To conduct the study, the scientists accessed data from NASA's Planetary Data System, a long-term archive of digital data products from the agency's planetary missions. By focusing on data collected by Cassini's Cosmic Dust Analyzer instrument when it sampled icy particles from Enceladus in Saturn's E ring, the team was able to analyze a larger number of compositional signals. This analysis led to the discovery of high concentrations of sodium phosphates within some of the ice grains.

To validate their findings, co-authors from Europe and Japan carried out laboratory experiments demonstrating that Enceladus' ocean contains phosphorus in various water-soluble forms of phosphate, with concentrations at least 100 times higher than those found in Earth's oceans.

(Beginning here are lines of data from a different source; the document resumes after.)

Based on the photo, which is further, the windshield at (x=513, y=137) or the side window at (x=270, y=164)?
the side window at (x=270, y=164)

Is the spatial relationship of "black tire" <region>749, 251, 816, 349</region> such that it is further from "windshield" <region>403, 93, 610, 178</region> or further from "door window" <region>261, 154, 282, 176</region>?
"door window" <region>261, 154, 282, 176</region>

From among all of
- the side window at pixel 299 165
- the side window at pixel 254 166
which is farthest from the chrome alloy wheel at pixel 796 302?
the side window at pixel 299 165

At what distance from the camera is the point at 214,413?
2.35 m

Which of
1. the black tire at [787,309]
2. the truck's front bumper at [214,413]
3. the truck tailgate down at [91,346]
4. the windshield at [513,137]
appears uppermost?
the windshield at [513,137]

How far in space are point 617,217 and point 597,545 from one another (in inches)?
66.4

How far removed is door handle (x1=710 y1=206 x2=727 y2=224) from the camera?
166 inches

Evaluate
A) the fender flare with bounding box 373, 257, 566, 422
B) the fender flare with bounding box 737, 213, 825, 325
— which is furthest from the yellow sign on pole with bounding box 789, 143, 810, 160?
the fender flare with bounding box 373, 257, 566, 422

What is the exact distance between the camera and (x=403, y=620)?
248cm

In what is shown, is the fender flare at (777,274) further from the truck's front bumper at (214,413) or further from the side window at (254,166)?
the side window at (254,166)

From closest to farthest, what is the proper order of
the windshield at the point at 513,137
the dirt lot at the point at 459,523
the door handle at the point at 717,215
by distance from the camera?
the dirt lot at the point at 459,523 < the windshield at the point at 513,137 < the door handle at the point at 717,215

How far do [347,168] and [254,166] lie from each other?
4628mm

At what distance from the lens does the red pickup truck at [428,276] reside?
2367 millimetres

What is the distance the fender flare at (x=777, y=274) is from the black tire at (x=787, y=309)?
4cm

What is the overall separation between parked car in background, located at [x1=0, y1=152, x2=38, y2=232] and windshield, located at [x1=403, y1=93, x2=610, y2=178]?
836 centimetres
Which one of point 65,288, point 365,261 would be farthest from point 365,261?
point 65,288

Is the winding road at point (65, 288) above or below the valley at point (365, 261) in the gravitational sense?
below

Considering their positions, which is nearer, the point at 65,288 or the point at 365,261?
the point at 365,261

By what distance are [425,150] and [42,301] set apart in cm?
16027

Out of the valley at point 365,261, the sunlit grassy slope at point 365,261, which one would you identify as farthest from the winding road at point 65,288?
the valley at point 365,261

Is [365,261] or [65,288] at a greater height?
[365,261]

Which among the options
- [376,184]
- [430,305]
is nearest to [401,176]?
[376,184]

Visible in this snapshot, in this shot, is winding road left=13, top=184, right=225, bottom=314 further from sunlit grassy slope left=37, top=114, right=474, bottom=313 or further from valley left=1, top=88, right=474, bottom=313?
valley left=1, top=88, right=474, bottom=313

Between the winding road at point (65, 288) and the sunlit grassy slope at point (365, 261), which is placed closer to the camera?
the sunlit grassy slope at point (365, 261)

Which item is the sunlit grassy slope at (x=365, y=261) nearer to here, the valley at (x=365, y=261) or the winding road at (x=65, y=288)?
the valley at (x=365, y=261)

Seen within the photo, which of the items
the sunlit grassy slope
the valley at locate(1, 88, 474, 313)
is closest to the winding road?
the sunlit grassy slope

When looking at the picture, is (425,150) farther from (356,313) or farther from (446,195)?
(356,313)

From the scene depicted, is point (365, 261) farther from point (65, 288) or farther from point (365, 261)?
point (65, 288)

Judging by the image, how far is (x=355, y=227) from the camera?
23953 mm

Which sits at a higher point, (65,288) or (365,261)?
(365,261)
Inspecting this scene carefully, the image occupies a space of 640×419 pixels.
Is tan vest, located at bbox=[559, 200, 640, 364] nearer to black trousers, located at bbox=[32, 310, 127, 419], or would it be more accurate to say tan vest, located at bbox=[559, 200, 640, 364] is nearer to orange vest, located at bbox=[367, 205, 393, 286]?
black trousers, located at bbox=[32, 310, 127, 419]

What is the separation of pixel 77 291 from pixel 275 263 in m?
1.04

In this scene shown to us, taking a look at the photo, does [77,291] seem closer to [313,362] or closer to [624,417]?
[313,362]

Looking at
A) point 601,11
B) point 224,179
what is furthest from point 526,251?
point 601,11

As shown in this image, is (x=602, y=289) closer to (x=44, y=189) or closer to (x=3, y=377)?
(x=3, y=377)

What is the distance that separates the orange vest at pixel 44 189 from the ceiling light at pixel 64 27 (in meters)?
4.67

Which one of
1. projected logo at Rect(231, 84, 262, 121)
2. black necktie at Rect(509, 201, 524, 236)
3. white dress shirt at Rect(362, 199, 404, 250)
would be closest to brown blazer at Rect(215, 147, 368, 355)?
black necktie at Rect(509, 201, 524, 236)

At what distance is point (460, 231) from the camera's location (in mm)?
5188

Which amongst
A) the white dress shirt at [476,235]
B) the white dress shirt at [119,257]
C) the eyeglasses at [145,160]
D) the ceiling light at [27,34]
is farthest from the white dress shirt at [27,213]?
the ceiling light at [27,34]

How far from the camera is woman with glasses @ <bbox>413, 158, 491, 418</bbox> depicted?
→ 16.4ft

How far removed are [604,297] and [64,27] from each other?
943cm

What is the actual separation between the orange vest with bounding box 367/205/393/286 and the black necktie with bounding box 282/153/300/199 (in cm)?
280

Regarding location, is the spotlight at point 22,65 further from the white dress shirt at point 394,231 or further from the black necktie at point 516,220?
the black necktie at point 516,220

Geochemical modeling by the team also suggested that other icy ocean worlds in the outer solar system, particularly those formed from primordial ice containing carbon dioxide, may harbor abundant phosphate.

Christopher Glein, a planetary scientist and geochemist at Southwest Research Institute in San Antonio, Texas, who was involved in the study, highlighted the significance of the discovery, stating that high phosphate concentrations on Enceladus are a result of interactions between carbonate-rich liquid water and rocky minerals on the moon's ocean floor. He added that similar conditions may exist on other ocean worlds, making this a stunning finding for astrobiology.

While the presence of phosphorus and other building blocks for life on Enceladus is promising, the scientists emphasized that the discovery does not confirm the existence of life on the moon or any other extraterrestrial environment. The presence of the necessary ingredients is a prerequisite, but other factors are also critical for the development and sustenance of life.

The question of whether life could have originated in Enceladus' ocean remains unanswered.

Although Cassini's mission concluded in 2017 when the spacecraft burned up in Saturn's atmosphere, the wealth of data it gathered will continue to be a valuable resource for decades to come.

Initially designed to explore Saturn, its rings, and moons, Cassini made numerous unexpected discoveries that have far-reaching implications beyond planetary science.